Of the five Marvel movies announced for 2020 and 2021, only the forthcoming Shang-Chi and the Legend of the Ten Rings is speculated to be set on present-day earth – Scarlett Johansson’s Black Widow movie believed to be set in the past, for… obvious reasons. Otherwise they are films dominated by characters birthed in or adopted by other planets, as in Thor, The Eternals, the Guardians of the Galaxy, Captain Marvel and Black Panther, or magical oddballs like Doctor Strange – who barely sustained his own movie let alone an entire series of them.
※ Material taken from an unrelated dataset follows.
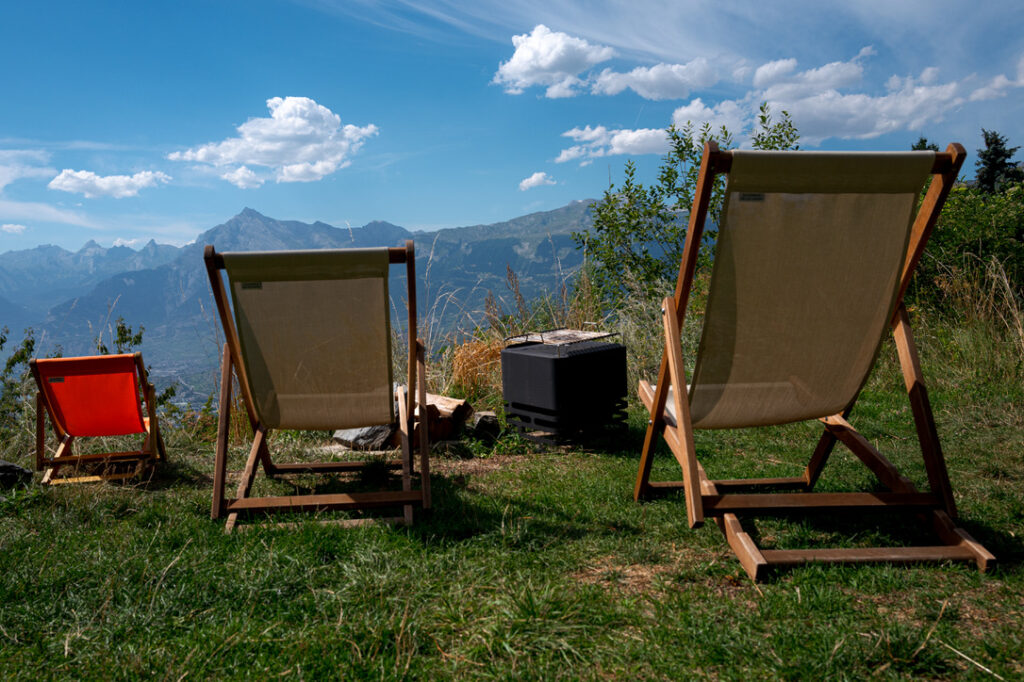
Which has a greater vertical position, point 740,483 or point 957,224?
point 957,224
So excising Spider-Man feels like an odd move for Disney, one that could be read as a corporation sacrificing much-needed humanity in exchange for a cosmic space opera that will undoubtedly be very good, but potentially lacking in earthy warmth.
Even more worrying is what Sony may have in store for Spider-Man. Despite the internet’s collective head-shaking over the last 12 hours, Sony isn’t incapable of making a great superhero movie. Spider-Man: Into the Spider-Verse, their glorious animated film that scored a Best Animated Picture Oscar at this year’s Academy Awards, was a kinetic, progressive masterpiece, and one that took the hero into thrilling new corners. At least two of Sam Raimi’s Spider-Man movies are equally wonderful, the second often regarded as one of the best in the entire genre, while even last year’s Venom was inexplicably entertaining (despite Tom Hardy’s best efforts to ruin it).
But Sony’s decision-making in the last 24 hours could also be read as potentially misguided confidence in their own properties, driven by the fact that Venom survived months of bad buzz to gross $856 million worldwide, and Holland and his co-star Zendaya have become beloved Twitter pin-ups in the wake of Far from Home. Currently in development are an array of Sony movies anchored by B-list Spider-Man side-characters like Kraven: The Hunter, Black Cat and Jared Leto’s vampire superhero Morbius, who will debuting in his own movie next summer. But riding on the assumption that bringing them together will create a compelling Avengers-like supergroup feels like a disaster waiting to happen.
Spider-Man may be able to survive without Disney, but even the world’s greatest superhero may not be able to survive Jared Leto.